§ Stated goal: Copy out the entries in full and with complete accuracy; pictures are excluded.

════

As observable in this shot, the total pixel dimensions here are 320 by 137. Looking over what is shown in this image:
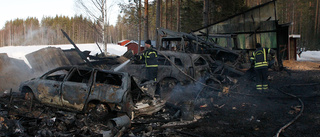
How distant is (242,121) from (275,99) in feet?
9.01

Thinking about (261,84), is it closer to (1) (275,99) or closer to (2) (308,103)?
(1) (275,99)

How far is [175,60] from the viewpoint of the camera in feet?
26.8

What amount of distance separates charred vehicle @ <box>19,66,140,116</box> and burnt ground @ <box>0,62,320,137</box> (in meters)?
0.26

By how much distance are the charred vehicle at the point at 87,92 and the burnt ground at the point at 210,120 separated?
26 centimetres

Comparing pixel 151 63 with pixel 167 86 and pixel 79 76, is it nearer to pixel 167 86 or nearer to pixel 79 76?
pixel 167 86

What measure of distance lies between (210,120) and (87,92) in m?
3.00

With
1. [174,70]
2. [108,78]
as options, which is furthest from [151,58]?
[108,78]

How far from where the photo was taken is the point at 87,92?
548 centimetres

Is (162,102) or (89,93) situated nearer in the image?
(89,93)

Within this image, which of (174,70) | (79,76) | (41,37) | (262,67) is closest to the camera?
(79,76)

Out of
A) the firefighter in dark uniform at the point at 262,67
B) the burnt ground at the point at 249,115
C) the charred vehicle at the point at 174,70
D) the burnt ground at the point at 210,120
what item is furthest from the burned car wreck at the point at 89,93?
the firefighter in dark uniform at the point at 262,67

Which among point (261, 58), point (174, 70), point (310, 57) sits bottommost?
point (174, 70)

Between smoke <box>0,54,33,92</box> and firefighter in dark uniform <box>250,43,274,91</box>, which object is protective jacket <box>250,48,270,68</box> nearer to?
firefighter in dark uniform <box>250,43,274,91</box>

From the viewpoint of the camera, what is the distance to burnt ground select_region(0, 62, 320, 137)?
475cm
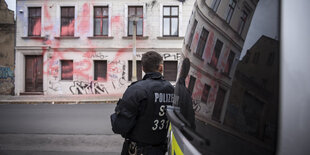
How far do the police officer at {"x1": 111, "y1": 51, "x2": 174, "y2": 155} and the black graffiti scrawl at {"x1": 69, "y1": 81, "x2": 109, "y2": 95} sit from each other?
562 inches

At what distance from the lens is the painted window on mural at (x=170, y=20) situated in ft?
52.7

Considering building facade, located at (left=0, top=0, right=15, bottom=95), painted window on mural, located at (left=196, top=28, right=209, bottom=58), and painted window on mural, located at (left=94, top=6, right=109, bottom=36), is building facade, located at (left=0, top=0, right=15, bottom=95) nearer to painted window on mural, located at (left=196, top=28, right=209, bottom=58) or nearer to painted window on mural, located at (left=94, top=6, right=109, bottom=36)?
painted window on mural, located at (left=94, top=6, right=109, bottom=36)

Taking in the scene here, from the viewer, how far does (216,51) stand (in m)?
1.09

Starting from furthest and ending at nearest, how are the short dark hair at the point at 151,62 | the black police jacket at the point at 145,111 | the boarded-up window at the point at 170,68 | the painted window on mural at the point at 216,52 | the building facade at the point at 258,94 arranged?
the boarded-up window at the point at 170,68, the short dark hair at the point at 151,62, the black police jacket at the point at 145,111, the painted window on mural at the point at 216,52, the building facade at the point at 258,94

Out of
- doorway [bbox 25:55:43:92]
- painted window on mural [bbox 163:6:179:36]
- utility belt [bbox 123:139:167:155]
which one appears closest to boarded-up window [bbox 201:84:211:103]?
utility belt [bbox 123:139:167:155]

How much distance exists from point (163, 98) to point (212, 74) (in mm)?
1084

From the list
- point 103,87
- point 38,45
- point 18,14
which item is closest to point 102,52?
point 103,87

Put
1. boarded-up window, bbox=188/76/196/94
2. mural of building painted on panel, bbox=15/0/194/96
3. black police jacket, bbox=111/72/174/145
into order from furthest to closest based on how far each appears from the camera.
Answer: mural of building painted on panel, bbox=15/0/194/96, black police jacket, bbox=111/72/174/145, boarded-up window, bbox=188/76/196/94

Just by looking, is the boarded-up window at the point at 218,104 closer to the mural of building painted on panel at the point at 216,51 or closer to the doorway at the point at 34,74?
the mural of building painted on panel at the point at 216,51

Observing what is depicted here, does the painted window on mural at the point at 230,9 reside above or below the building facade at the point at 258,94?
above

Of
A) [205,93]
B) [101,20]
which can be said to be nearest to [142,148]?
[205,93]

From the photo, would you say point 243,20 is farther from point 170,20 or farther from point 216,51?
point 170,20

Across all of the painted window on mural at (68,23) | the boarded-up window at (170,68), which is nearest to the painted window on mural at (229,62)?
the boarded-up window at (170,68)

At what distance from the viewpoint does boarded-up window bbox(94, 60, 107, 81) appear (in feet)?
53.4
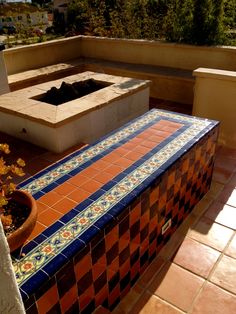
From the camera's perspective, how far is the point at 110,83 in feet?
15.6

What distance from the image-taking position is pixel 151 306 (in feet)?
7.41

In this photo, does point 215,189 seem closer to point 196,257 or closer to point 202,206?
point 202,206

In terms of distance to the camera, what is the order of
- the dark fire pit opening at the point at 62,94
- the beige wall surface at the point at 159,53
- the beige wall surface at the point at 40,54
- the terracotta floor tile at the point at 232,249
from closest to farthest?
the terracotta floor tile at the point at 232,249 → the dark fire pit opening at the point at 62,94 → the beige wall surface at the point at 159,53 → the beige wall surface at the point at 40,54

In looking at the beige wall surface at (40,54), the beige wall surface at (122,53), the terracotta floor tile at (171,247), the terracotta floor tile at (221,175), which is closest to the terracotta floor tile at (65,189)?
the terracotta floor tile at (171,247)

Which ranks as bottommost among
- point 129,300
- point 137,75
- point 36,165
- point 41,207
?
point 129,300

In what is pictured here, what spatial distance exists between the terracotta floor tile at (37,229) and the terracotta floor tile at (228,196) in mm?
2113

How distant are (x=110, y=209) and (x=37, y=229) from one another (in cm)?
45

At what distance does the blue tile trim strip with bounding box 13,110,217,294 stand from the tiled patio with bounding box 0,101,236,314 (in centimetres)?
20

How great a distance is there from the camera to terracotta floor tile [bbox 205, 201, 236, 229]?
9.82 ft

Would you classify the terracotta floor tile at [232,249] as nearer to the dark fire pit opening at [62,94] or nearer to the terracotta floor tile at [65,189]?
the terracotta floor tile at [65,189]

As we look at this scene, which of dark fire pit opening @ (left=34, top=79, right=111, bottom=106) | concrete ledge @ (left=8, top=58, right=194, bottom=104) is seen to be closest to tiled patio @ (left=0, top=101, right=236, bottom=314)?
dark fire pit opening @ (left=34, top=79, right=111, bottom=106)

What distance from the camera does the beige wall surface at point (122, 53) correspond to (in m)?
5.73

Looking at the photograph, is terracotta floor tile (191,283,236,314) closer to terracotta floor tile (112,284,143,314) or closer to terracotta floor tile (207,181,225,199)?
terracotta floor tile (112,284,143,314)

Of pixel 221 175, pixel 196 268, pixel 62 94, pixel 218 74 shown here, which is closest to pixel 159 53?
pixel 218 74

════

§ Answer for the task:
As observable in this shot, the total pixel dimensions here are 320 by 137. Looking over what is shown in this image:
How distant is (242,121) from (275,99) in feet?
9.01

Thinking about (261,84), is it closer to (1) (275,99) or closer to (2) (308,103)?
(1) (275,99)

How far is [175,60] from the viewpoint of the camera in feet?
26.8

What amount of distance separates charred vehicle @ <box>19,66,140,116</box> and burnt ground @ <box>0,62,320,137</box> (in meters)?
0.26

By how much distance are the charred vehicle at the point at 87,92 and the burnt ground at the point at 210,120 separated?
26 centimetres

Comparing pixel 151 63 with pixel 167 86 and pixel 79 76, is it nearer to pixel 167 86 or nearer to pixel 79 76?
pixel 167 86

What measure of distance lies between (210,120) and (87,92) in m?
3.00

With
1. [174,70]
2. [108,78]
as options, which is furthest from [151,58]?
[108,78]

How far from where the photo was taken is the point at 87,92?
548 centimetres

Is (162,102) or (89,93) situated nearer in the image?
(89,93)

Within this image, which of (174,70) | (79,76) | (41,37) | (262,67) is closest to the camera?
(79,76)

Out of
A) the firefighter in dark uniform at the point at 262,67
B) the burnt ground at the point at 249,115
C) the charred vehicle at the point at 174,70
D) the burnt ground at the point at 210,120
what item is furthest from the burned car wreck at the point at 89,93?
the firefighter in dark uniform at the point at 262,67

Which among point (261, 58), point (174, 70), point (310, 57) sits bottommost?
point (174, 70)

Between smoke <box>0,54,33,92</box> and firefighter in dark uniform <box>250,43,274,91</box>, which object is protective jacket <box>250,48,270,68</box> nearer to?
firefighter in dark uniform <box>250,43,274,91</box>

From the viewpoint of the camera, what is the distance to burnt ground select_region(0, 62, 320, 137)?
475cm
How far do the police officer at {"x1": 111, "y1": 51, "x2": 174, "y2": 155} and the black graffiti scrawl at {"x1": 69, "y1": 81, "x2": 109, "y2": 95} sit from each other?
562 inches

At what distance from the lens is the painted window on mural at (x=170, y=20) situated in ft?
52.7

Considering building facade, located at (left=0, top=0, right=15, bottom=95), painted window on mural, located at (left=196, top=28, right=209, bottom=58), and painted window on mural, located at (left=94, top=6, right=109, bottom=36), is building facade, located at (left=0, top=0, right=15, bottom=95) nearer to painted window on mural, located at (left=196, top=28, right=209, bottom=58) or nearer to painted window on mural, located at (left=94, top=6, right=109, bottom=36)?
painted window on mural, located at (left=94, top=6, right=109, bottom=36)

Taking in the scene here, from the viewer, how far does (216,51) stand (in m)?
1.09

Starting from furthest and ending at nearest, how are the short dark hair at the point at 151,62 | the black police jacket at the point at 145,111 | the boarded-up window at the point at 170,68 | the painted window on mural at the point at 216,52 | the building facade at the point at 258,94 arranged?
the boarded-up window at the point at 170,68, the short dark hair at the point at 151,62, the black police jacket at the point at 145,111, the painted window on mural at the point at 216,52, the building facade at the point at 258,94

Out of
- doorway [bbox 25:55:43:92]
- painted window on mural [bbox 163:6:179:36]
- utility belt [bbox 123:139:167:155]
which one appears closest to boarded-up window [bbox 201:84:211:103]?
utility belt [bbox 123:139:167:155]

How much distance exists from point (163, 98) to point (212, 74) (in mm)?
1084

From the list
- point 103,87
- point 38,45
- point 18,14
which item is closest to point 102,52?
point 103,87

Put
1. boarded-up window, bbox=188/76/196/94
2. mural of building painted on panel, bbox=15/0/194/96
3. black police jacket, bbox=111/72/174/145
into order from furthest to closest based on how far each appears from the camera.
Answer: mural of building painted on panel, bbox=15/0/194/96, black police jacket, bbox=111/72/174/145, boarded-up window, bbox=188/76/196/94

Just by looking, is the boarded-up window at the point at 218,104 closer to the mural of building painted on panel at the point at 216,51 or closer to the doorway at the point at 34,74?
the mural of building painted on panel at the point at 216,51

Observing what is depicted here, does the painted window on mural at the point at 230,9 reside above or below the building facade at the point at 258,94?
above

Of
A) [205,93]
B) [101,20]
which can be said to be nearest to [142,148]?
[205,93]

From the photo, would you say point 243,20 is farther from point 170,20 or farther from point 216,51?
point 170,20

Across all of the painted window on mural at (68,23) | the boarded-up window at (170,68), which is nearest to the painted window on mural at (229,62)?
the boarded-up window at (170,68)

At what distance from the viewpoint does boarded-up window bbox(94, 60, 107, 81) appear (in feet)?
53.4
From the camera's perspective, how far is the point at 110,83 in feet?
15.6

What distance from the image-taking position is pixel 151 306 (in feet)?
7.41

In this photo, does point 215,189 seem closer to point 196,257 or closer to point 202,206?
point 202,206

In terms of distance to the camera, what is the order of
- the dark fire pit opening at the point at 62,94
- the beige wall surface at the point at 159,53
- the beige wall surface at the point at 40,54
- the terracotta floor tile at the point at 232,249
from closest to farthest?
the terracotta floor tile at the point at 232,249 → the dark fire pit opening at the point at 62,94 → the beige wall surface at the point at 159,53 → the beige wall surface at the point at 40,54

In looking at the beige wall surface at (40,54), the beige wall surface at (122,53), the terracotta floor tile at (171,247), the terracotta floor tile at (221,175), which is closest to the terracotta floor tile at (65,189)?
the terracotta floor tile at (171,247)

Which ranks as bottommost among
- point 129,300
- point 137,75
- point 36,165
- point 41,207
?
point 129,300

In what is pictured here, what spatial distance exists between the terracotta floor tile at (37,229) and the terracotta floor tile at (228,196) in mm?
2113

How distant are (x=110, y=209) and (x=37, y=229) from one another (in cm)?
45

At what distance does the blue tile trim strip with bounding box 13,110,217,294 stand from the tiled patio with bounding box 0,101,236,314 (in centimetres)?
20

How great a distance is there from the camera to terracotta floor tile [bbox 205, 201, 236, 229]?
9.82 ft

Would you classify the terracotta floor tile at [232,249] as nearer to the dark fire pit opening at [62,94] or nearer to the terracotta floor tile at [65,189]?
the terracotta floor tile at [65,189]

As we look at this scene, which of dark fire pit opening @ (left=34, top=79, right=111, bottom=106) | concrete ledge @ (left=8, top=58, right=194, bottom=104) is seen to be closest to tiled patio @ (left=0, top=101, right=236, bottom=314)?
dark fire pit opening @ (left=34, top=79, right=111, bottom=106)

What distance from the camera does the beige wall surface at point (122, 53) correspond to (in m)?
5.73

Looking at the photograph, is terracotta floor tile (191,283,236,314) closer to terracotta floor tile (112,284,143,314) or closer to terracotta floor tile (207,181,225,199)?
terracotta floor tile (112,284,143,314)

Of pixel 221 175, pixel 196 268, pixel 62 94, pixel 218 74 shown here, which is closest to pixel 159 53?
pixel 218 74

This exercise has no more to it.